Below are entries with pictures in them. Output exactly the lines starting at the line with "Екатеринбург, пер. Обходной, 27: спортивная" and ending at the line with "Hairdresser 3", both included, but not the pictures.

Supplied data:
####

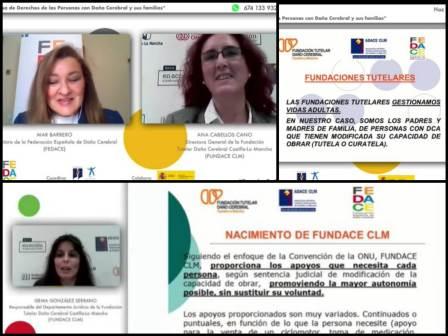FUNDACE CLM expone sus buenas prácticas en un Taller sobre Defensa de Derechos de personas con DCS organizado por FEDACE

####

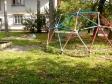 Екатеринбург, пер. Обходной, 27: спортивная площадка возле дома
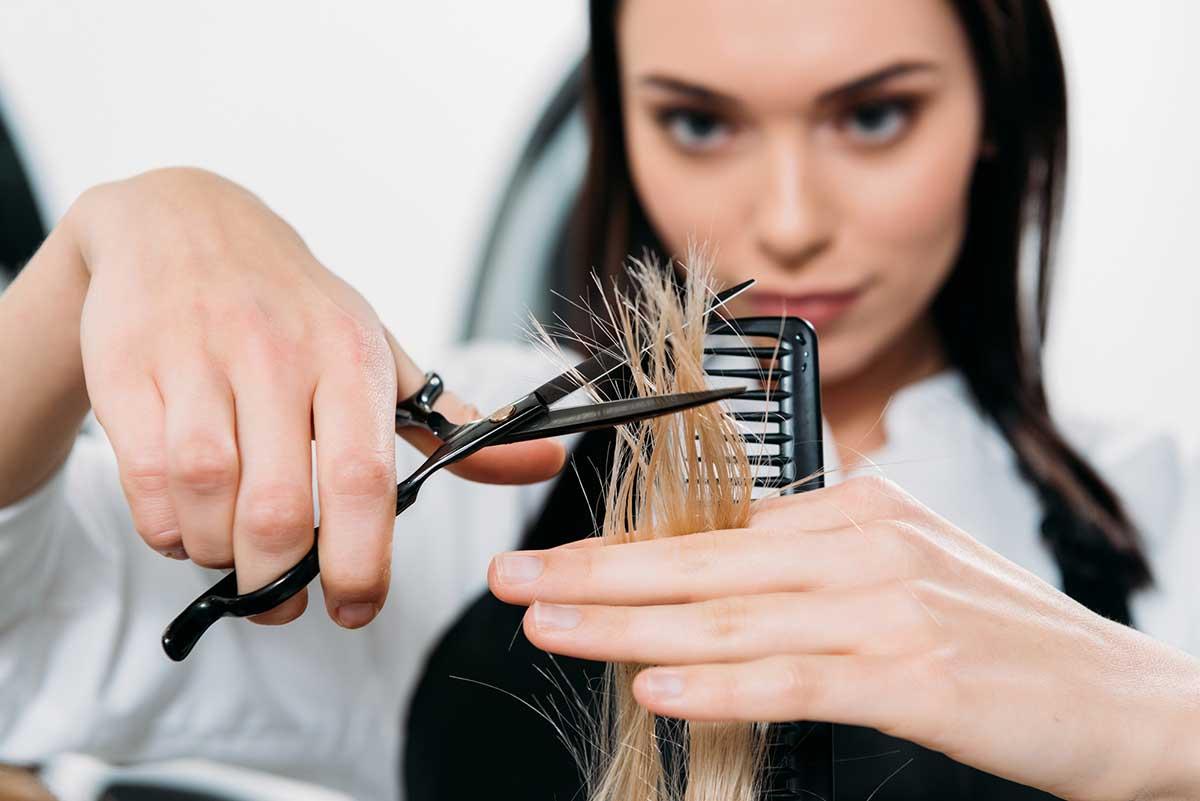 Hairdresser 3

####

Answer to this problem:
 Екатеринбург, пер. Обходной, 27: спортивная площадка возле дома
 Hairdresser 3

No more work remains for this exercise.